Task -
Edit the material below so that every occurrence of "instance_id" becomes "object_id", and leave everything else unchanged.

Records provided -
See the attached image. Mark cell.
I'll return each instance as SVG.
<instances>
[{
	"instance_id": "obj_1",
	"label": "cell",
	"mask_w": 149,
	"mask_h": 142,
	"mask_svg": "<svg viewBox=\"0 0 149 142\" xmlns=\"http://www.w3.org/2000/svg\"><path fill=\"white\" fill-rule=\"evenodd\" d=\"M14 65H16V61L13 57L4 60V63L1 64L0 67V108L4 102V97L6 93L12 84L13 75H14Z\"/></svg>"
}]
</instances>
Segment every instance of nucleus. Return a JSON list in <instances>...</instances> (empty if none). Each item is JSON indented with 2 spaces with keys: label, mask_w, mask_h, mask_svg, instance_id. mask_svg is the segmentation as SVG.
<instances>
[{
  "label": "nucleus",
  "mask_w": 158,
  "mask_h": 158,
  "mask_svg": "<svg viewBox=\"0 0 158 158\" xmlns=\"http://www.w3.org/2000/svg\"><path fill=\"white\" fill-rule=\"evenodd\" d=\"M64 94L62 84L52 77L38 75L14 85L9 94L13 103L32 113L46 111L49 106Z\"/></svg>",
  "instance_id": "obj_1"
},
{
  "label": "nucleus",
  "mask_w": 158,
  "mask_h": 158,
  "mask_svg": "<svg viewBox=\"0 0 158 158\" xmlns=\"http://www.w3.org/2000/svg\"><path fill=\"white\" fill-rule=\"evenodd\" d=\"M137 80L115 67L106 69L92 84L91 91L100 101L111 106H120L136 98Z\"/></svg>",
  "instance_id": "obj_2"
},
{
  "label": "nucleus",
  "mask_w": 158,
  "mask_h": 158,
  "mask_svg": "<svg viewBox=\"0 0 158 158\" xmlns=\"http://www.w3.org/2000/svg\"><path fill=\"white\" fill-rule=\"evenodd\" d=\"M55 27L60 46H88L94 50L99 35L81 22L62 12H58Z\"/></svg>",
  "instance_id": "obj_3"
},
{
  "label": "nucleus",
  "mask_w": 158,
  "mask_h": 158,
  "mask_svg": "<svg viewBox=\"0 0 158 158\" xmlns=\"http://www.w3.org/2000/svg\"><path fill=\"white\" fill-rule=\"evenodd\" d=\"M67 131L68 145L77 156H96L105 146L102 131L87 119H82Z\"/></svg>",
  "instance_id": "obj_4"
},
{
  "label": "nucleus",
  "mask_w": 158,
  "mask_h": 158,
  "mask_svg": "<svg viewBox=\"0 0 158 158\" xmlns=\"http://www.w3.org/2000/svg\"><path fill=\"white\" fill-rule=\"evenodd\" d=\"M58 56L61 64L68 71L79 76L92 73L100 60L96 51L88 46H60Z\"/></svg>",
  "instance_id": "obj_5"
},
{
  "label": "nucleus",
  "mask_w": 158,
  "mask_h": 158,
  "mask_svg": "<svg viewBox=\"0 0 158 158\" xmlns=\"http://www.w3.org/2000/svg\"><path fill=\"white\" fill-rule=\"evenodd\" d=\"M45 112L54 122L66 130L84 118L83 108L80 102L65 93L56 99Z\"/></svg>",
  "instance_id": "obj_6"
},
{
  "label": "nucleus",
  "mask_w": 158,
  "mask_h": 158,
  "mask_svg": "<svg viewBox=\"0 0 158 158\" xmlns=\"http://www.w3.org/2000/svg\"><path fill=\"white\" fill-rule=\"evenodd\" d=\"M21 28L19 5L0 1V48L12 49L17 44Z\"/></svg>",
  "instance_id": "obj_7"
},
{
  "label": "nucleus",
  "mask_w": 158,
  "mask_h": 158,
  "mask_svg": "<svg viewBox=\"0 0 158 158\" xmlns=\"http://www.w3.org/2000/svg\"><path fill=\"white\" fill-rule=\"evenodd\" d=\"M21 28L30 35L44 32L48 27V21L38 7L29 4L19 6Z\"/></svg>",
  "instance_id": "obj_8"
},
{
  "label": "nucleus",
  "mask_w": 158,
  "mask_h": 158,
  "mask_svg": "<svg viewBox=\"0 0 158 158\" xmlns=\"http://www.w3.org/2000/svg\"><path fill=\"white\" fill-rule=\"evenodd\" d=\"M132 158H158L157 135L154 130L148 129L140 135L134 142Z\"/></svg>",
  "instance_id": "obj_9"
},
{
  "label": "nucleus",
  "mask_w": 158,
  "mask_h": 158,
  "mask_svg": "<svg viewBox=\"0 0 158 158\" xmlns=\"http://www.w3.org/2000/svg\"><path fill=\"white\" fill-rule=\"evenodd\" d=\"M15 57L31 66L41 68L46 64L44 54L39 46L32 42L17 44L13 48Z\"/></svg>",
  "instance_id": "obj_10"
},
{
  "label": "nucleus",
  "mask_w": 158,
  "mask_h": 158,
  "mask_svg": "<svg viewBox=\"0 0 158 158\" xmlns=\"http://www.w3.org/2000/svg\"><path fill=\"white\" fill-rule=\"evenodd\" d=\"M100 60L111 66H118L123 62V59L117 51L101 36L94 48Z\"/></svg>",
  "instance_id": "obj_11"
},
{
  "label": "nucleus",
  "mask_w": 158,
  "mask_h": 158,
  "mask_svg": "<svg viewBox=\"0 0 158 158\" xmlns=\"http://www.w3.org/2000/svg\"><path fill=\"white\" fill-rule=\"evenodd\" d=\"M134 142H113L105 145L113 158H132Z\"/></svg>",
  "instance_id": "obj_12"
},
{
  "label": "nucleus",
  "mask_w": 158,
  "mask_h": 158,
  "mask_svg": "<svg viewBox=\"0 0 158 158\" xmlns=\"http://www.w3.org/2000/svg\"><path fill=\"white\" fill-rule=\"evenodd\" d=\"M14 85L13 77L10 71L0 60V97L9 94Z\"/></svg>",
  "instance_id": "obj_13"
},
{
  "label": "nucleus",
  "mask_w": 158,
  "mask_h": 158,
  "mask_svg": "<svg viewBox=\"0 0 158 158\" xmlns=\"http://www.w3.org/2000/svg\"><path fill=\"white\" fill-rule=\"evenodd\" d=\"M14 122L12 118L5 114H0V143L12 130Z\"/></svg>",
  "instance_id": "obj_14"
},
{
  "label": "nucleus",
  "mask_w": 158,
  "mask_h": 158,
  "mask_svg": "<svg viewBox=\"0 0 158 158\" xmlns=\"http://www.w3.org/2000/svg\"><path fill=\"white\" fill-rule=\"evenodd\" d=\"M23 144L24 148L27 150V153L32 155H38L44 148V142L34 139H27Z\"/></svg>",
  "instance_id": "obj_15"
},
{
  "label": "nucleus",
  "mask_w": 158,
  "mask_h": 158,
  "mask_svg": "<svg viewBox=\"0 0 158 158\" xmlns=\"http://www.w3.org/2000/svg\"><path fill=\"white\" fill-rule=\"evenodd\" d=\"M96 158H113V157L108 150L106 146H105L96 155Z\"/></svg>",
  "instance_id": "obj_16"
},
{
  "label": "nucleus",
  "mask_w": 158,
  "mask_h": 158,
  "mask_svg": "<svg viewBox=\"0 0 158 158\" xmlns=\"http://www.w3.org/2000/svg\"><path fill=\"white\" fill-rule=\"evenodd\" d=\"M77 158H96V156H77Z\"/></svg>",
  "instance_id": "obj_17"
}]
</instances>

Completed exercise -
See the attached image. Mark cell.
I'll return each instance as SVG.
<instances>
[{
	"object_id": "obj_1",
	"label": "cell",
	"mask_w": 149,
	"mask_h": 142,
	"mask_svg": "<svg viewBox=\"0 0 149 142\" xmlns=\"http://www.w3.org/2000/svg\"><path fill=\"white\" fill-rule=\"evenodd\" d=\"M14 65H16V61L13 57L4 60V63L1 64L0 67V108L4 102V97L6 93L12 84L13 75H14Z\"/></svg>"
}]
</instances>
Segment every instance of nucleus. Return a JSON list in <instances>...</instances> (empty if none). Each item is JSON indented with 2 spaces with keys: label, mask_w, mask_h, mask_svg, object_id. mask_svg is the segmentation as SVG.
<instances>
[{
  "label": "nucleus",
  "mask_w": 158,
  "mask_h": 158,
  "mask_svg": "<svg viewBox=\"0 0 158 158\" xmlns=\"http://www.w3.org/2000/svg\"><path fill=\"white\" fill-rule=\"evenodd\" d=\"M64 94L62 84L52 77L38 75L14 85L9 94L13 103L32 113L46 111L49 106Z\"/></svg>",
  "object_id": "obj_1"
},
{
  "label": "nucleus",
  "mask_w": 158,
  "mask_h": 158,
  "mask_svg": "<svg viewBox=\"0 0 158 158\" xmlns=\"http://www.w3.org/2000/svg\"><path fill=\"white\" fill-rule=\"evenodd\" d=\"M137 80L115 67L106 69L92 84L91 91L100 101L111 106H120L136 98Z\"/></svg>",
  "object_id": "obj_2"
},
{
  "label": "nucleus",
  "mask_w": 158,
  "mask_h": 158,
  "mask_svg": "<svg viewBox=\"0 0 158 158\" xmlns=\"http://www.w3.org/2000/svg\"><path fill=\"white\" fill-rule=\"evenodd\" d=\"M55 27L60 46H88L94 50L99 35L81 22L62 12H58Z\"/></svg>",
  "object_id": "obj_3"
},
{
  "label": "nucleus",
  "mask_w": 158,
  "mask_h": 158,
  "mask_svg": "<svg viewBox=\"0 0 158 158\" xmlns=\"http://www.w3.org/2000/svg\"><path fill=\"white\" fill-rule=\"evenodd\" d=\"M67 131L68 145L77 156H96L105 146L102 131L87 119H82Z\"/></svg>",
  "object_id": "obj_4"
},
{
  "label": "nucleus",
  "mask_w": 158,
  "mask_h": 158,
  "mask_svg": "<svg viewBox=\"0 0 158 158\" xmlns=\"http://www.w3.org/2000/svg\"><path fill=\"white\" fill-rule=\"evenodd\" d=\"M58 56L61 64L68 71L79 76L92 73L100 60L96 51L88 46H60Z\"/></svg>",
  "object_id": "obj_5"
},
{
  "label": "nucleus",
  "mask_w": 158,
  "mask_h": 158,
  "mask_svg": "<svg viewBox=\"0 0 158 158\" xmlns=\"http://www.w3.org/2000/svg\"><path fill=\"white\" fill-rule=\"evenodd\" d=\"M45 112L54 122L66 130L84 118L83 108L80 102L65 93L56 99Z\"/></svg>",
  "object_id": "obj_6"
},
{
  "label": "nucleus",
  "mask_w": 158,
  "mask_h": 158,
  "mask_svg": "<svg viewBox=\"0 0 158 158\" xmlns=\"http://www.w3.org/2000/svg\"><path fill=\"white\" fill-rule=\"evenodd\" d=\"M21 28L19 5L0 1V48L12 49L17 44Z\"/></svg>",
  "object_id": "obj_7"
},
{
  "label": "nucleus",
  "mask_w": 158,
  "mask_h": 158,
  "mask_svg": "<svg viewBox=\"0 0 158 158\" xmlns=\"http://www.w3.org/2000/svg\"><path fill=\"white\" fill-rule=\"evenodd\" d=\"M21 28L30 35L44 32L48 27V21L38 7L29 4L19 6Z\"/></svg>",
  "object_id": "obj_8"
},
{
  "label": "nucleus",
  "mask_w": 158,
  "mask_h": 158,
  "mask_svg": "<svg viewBox=\"0 0 158 158\" xmlns=\"http://www.w3.org/2000/svg\"><path fill=\"white\" fill-rule=\"evenodd\" d=\"M132 158H158L157 135L154 130L148 129L140 135L134 142Z\"/></svg>",
  "object_id": "obj_9"
},
{
  "label": "nucleus",
  "mask_w": 158,
  "mask_h": 158,
  "mask_svg": "<svg viewBox=\"0 0 158 158\" xmlns=\"http://www.w3.org/2000/svg\"><path fill=\"white\" fill-rule=\"evenodd\" d=\"M15 57L31 66L41 68L46 64L44 54L39 46L32 42L17 44L13 48Z\"/></svg>",
  "object_id": "obj_10"
},
{
  "label": "nucleus",
  "mask_w": 158,
  "mask_h": 158,
  "mask_svg": "<svg viewBox=\"0 0 158 158\" xmlns=\"http://www.w3.org/2000/svg\"><path fill=\"white\" fill-rule=\"evenodd\" d=\"M100 60L111 66H118L123 62V59L117 51L101 36L94 48Z\"/></svg>",
  "object_id": "obj_11"
},
{
  "label": "nucleus",
  "mask_w": 158,
  "mask_h": 158,
  "mask_svg": "<svg viewBox=\"0 0 158 158\" xmlns=\"http://www.w3.org/2000/svg\"><path fill=\"white\" fill-rule=\"evenodd\" d=\"M134 142H113L105 145L113 158H132Z\"/></svg>",
  "object_id": "obj_12"
},
{
  "label": "nucleus",
  "mask_w": 158,
  "mask_h": 158,
  "mask_svg": "<svg viewBox=\"0 0 158 158\" xmlns=\"http://www.w3.org/2000/svg\"><path fill=\"white\" fill-rule=\"evenodd\" d=\"M14 85L13 77L10 71L0 60V97L9 94Z\"/></svg>",
  "object_id": "obj_13"
},
{
  "label": "nucleus",
  "mask_w": 158,
  "mask_h": 158,
  "mask_svg": "<svg viewBox=\"0 0 158 158\" xmlns=\"http://www.w3.org/2000/svg\"><path fill=\"white\" fill-rule=\"evenodd\" d=\"M14 122L12 118L5 114H0V143L12 130Z\"/></svg>",
  "object_id": "obj_14"
},
{
  "label": "nucleus",
  "mask_w": 158,
  "mask_h": 158,
  "mask_svg": "<svg viewBox=\"0 0 158 158\" xmlns=\"http://www.w3.org/2000/svg\"><path fill=\"white\" fill-rule=\"evenodd\" d=\"M23 144L24 148L27 150V153L32 155H38L44 148V142L34 139H27Z\"/></svg>",
  "object_id": "obj_15"
},
{
  "label": "nucleus",
  "mask_w": 158,
  "mask_h": 158,
  "mask_svg": "<svg viewBox=\"0 0 158 158\" xmlns=\"http://www.w3.org/2000/svg\"><path fill=\"white\" fill-rule=\"evenodd\" d=\"M96 158H113V157L108 150L106 146H105L96 155Z\"/></svg>",
  "object_id": "obj_16"
},
{
  "label": "nucleus",
  "mask_w": 158,
  "mask_h": 158,
  "mask_svg": "<svg viewBox=\"0 0 158 158\" xmlns=\"http://www.w3.org/2000/svg\"><path fill=\"white\" fill-rule=\"evenodd\" d=\"M77 158H96V156H77Z\"/></svg>",
  "object_id": "obj_17"
}]
</instances>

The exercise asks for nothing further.